▸ Selection:
- - - - - - -

Studio album by Dionne Warwick
- Released: February 15, 1965
- Recorded: November–December 1964
- Studio: Pye Recording Studios, London
- Genre: Pop, R&B
- Length: 33:11
- Label: Scepter
- Producer: Burt Bacharach, Hal David

Dionne Warwick chronology
| Make Way for Dionne Warwick (1964) | The Sensitive Sound of Dionne Warwick (1965) | Here I Am (1965) |

Singles from The Sensitive Sound of Dionne Warwick
- "Who Can I Turn To?" Released: February 1965; "You Can Have Him" Released: March 1965;

= The Sensitive Sound of Dionne Warwick =

The Sensitive Sound of Dionne Warwick is the fourth album by the American singer Dionne Warwick, released on February 15, 1965 by the Scepter label. It was produced by Burt Bacharach and Hal David, with Bacharach also arranging the songs.

Professional ratings
Review scores
| Source | Rating |
| AllMusic |  |

==History==
The album is notable for including the singles "Who Can I Turn To" and "You Can Have Him". It also featured a rendition of the standard "Unchained Melody", the song The Righteous Brothers were to take into the Top 10 later the same year. The album was digitally remastered and reissued on CD on November 29, 2011, by Collectables Records.

- - - - - - -

▸ Exercise instructions:
A) List every song title that the History section of the article on The Sensitive Sound of Dionne Warwick mentions.
B) According to the article on The Sensitive Sound of Dionne Warwick, which label reissued the album on CD, and on what date?

- - - - - - -

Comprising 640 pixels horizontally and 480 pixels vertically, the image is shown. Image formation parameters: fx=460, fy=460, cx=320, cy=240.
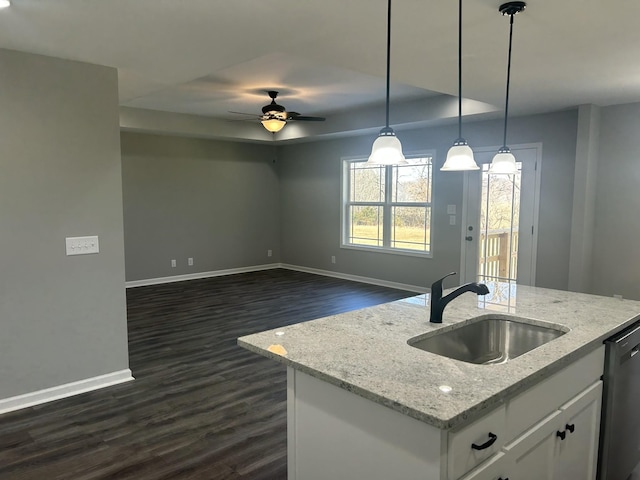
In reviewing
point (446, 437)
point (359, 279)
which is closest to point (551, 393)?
point (446, 437)

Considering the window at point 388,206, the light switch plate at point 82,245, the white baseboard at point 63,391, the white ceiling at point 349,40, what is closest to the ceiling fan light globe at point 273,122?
the white ceiling at point 349,40

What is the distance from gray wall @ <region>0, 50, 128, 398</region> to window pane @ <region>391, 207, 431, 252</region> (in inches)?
177

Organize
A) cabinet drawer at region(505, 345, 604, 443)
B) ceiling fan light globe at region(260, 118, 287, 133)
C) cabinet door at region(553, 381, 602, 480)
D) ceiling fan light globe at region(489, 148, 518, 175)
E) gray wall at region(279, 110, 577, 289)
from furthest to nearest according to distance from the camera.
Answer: ceiling fan light globe at region(260, 118, 287, 133) < gray wall at region(279, 110, 577, 289) < ceiling fan light globe at region(489, 148, 518, 175) < cabinet door at region(553, 381, 602, 480) < cabinet drawer at region(505, 345, 604, 443)

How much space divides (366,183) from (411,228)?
1164 millimetres

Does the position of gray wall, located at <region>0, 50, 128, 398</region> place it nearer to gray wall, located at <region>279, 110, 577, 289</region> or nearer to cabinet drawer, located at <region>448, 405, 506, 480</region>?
cabinet drawer, located at <region>448, 405, 506, 480</region>

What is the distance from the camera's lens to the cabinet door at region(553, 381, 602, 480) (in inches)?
72.5

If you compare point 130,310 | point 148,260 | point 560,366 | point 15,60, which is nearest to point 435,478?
point 560,366

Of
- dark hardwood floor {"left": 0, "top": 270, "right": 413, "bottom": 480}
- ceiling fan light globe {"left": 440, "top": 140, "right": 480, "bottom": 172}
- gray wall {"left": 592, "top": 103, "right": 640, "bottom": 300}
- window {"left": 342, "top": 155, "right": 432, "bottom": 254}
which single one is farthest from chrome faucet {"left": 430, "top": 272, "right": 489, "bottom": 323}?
window {"left": 342, "top": 155, "right": 432, "bottom": 254}

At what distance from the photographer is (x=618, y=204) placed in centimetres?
488

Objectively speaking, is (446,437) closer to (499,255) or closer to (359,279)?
(499,255)

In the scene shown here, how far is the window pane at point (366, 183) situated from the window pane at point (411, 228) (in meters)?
0.46

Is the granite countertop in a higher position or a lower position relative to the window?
lower

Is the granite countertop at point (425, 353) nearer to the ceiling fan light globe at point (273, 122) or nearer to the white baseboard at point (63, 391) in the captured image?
the white baseboard at point (63, 391)

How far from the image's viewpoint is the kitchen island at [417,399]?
1.33 meters
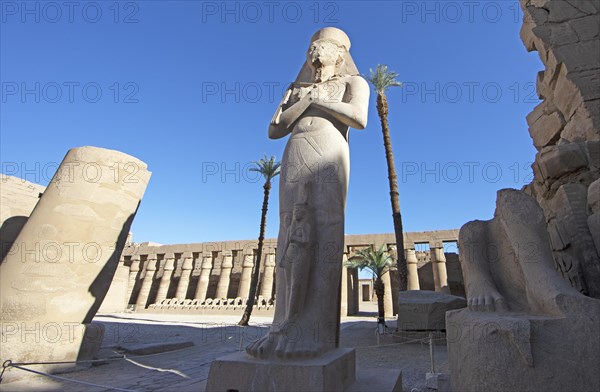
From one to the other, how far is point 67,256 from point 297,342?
413 cm

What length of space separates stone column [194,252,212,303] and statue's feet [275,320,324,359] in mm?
25327

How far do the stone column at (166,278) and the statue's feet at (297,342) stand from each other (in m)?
27.5

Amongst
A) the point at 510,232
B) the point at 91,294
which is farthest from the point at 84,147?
the point at 510,232

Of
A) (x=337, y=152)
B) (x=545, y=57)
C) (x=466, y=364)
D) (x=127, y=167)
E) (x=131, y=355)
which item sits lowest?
(x=131, y=355)

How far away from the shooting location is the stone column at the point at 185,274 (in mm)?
27203

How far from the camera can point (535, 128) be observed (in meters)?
4.49

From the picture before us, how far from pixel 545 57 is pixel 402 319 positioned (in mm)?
7140

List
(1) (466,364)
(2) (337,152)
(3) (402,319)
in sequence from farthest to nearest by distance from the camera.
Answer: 1. (3) (402,319)
2. (2) (337,152)
3. (1) (466,364)

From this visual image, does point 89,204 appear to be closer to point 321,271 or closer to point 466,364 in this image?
point 321,271

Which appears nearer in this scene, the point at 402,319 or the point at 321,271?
the point at 321,271

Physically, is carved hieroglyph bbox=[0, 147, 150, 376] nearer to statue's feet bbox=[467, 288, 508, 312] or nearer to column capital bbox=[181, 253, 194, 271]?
statue's feet bbox=[467, 288, 508, 312]

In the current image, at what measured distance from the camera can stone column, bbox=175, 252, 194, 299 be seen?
2720cm

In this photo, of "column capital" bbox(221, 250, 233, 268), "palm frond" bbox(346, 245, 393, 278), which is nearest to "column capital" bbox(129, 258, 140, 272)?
"column capital" bbox(221, 250, 233, 268)

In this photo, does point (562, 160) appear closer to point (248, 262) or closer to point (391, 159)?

- - - - - - -

▸ List of solutions:
A) "Who Can I Turn To", "You Can Have Him", "Unchained Melody"

B) Collectables Records reissued it on CD on November 29, 2011.